— Exercise directions —
Which lines below contain the string "shown"? Select each of them, treating uppercase and lowercase as different.

— Records of spatial reasoning questions —
::::

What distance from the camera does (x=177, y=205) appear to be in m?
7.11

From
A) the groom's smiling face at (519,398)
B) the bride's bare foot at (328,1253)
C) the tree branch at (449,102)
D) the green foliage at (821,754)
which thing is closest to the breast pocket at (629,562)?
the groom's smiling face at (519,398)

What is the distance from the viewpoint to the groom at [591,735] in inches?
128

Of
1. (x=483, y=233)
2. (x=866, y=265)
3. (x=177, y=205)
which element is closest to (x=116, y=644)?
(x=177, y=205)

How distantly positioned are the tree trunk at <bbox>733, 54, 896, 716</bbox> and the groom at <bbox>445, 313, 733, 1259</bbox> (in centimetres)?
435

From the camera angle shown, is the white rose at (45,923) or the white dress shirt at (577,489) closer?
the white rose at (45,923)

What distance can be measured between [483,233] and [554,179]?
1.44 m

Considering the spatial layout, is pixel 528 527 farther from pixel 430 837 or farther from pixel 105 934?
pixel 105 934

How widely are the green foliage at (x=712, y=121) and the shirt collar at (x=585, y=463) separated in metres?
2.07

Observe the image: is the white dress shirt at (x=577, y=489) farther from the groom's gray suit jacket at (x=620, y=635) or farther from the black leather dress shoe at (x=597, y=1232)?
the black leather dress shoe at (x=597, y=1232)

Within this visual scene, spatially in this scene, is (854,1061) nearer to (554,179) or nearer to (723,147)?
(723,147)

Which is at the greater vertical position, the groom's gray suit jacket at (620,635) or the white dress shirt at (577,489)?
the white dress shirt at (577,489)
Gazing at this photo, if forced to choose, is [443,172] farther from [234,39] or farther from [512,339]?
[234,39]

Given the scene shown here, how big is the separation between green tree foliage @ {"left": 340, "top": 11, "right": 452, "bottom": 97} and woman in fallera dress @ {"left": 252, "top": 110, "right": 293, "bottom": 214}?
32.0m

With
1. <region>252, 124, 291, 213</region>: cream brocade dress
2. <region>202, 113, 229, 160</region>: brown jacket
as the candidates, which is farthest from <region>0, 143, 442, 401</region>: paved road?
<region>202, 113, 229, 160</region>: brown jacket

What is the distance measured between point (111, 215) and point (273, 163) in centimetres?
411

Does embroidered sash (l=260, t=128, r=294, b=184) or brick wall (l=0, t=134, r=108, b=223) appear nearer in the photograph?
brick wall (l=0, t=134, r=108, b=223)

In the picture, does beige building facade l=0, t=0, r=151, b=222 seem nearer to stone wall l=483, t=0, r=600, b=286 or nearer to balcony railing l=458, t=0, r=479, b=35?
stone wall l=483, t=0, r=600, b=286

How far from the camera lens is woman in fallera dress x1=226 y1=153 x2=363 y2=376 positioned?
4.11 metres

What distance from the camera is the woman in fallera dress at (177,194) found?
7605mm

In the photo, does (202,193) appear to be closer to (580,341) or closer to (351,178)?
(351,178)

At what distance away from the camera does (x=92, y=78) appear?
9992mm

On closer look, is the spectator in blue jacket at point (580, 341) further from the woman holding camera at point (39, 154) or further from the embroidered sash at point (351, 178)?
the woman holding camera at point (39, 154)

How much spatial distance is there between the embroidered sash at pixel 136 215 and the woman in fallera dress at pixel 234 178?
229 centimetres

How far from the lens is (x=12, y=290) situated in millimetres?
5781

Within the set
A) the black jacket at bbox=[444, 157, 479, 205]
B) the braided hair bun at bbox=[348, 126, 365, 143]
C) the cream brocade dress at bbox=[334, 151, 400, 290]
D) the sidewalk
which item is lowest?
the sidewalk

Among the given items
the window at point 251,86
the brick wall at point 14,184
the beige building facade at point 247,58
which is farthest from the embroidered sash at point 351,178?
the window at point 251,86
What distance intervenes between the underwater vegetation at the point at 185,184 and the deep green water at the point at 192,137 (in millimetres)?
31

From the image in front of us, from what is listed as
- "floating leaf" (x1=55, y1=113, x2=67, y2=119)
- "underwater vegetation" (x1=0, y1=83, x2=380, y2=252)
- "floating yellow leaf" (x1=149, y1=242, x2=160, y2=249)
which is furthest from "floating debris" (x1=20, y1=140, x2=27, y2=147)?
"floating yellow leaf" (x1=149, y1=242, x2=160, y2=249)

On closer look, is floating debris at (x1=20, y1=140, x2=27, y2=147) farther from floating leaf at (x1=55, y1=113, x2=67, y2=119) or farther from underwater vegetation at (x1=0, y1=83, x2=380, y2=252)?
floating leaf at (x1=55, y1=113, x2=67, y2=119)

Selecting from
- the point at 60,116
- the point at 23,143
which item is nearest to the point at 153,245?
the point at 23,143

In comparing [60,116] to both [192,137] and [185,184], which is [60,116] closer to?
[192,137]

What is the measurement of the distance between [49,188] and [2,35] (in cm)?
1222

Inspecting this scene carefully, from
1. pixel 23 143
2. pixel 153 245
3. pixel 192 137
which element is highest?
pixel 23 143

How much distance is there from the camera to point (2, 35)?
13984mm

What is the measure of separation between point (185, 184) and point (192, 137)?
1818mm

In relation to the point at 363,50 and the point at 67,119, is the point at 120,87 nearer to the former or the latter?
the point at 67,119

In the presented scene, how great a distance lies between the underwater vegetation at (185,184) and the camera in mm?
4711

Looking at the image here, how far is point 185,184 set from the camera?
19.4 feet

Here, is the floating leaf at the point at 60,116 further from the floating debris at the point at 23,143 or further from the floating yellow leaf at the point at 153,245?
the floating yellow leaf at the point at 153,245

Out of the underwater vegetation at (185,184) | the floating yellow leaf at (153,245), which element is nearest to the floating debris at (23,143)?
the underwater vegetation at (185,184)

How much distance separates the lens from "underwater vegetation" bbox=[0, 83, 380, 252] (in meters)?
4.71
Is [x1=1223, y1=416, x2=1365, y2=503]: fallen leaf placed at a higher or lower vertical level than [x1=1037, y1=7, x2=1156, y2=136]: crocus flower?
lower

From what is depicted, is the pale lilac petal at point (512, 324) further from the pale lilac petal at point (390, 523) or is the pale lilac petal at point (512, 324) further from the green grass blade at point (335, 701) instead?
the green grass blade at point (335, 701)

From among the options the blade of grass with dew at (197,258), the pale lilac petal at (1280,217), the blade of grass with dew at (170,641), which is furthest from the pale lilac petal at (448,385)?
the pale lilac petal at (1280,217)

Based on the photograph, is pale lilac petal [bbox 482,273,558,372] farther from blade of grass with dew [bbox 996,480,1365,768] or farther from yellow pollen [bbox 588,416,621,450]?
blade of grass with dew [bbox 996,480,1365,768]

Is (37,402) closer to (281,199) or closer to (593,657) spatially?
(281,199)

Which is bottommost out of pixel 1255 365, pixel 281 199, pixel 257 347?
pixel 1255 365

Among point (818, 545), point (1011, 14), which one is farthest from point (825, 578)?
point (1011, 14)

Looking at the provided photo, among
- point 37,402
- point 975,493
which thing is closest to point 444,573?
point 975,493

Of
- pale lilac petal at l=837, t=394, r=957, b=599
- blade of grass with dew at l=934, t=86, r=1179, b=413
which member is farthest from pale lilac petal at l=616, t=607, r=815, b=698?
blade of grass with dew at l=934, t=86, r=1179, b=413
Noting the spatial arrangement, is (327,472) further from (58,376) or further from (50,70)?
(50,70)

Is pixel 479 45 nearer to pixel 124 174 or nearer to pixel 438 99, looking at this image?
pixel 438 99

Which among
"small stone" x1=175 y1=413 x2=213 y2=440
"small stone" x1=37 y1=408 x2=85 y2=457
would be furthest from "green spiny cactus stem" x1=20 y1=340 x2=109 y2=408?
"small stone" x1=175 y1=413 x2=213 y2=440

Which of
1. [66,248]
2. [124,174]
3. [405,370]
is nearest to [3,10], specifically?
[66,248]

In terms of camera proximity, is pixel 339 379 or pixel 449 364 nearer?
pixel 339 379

::::

— Result of this task —
From the camera angle shown, is the white rose at (45,923) or the white dress shirt at (577,489) closer?
Given the scene shown here, how big is the separation between green tree foliage @ {"left": 340, "top": 11, "right": 452, "bottom": 97} and woman in fallera dress @ {"left": 252, "top": 110, "right": 293, "bottom": 214}?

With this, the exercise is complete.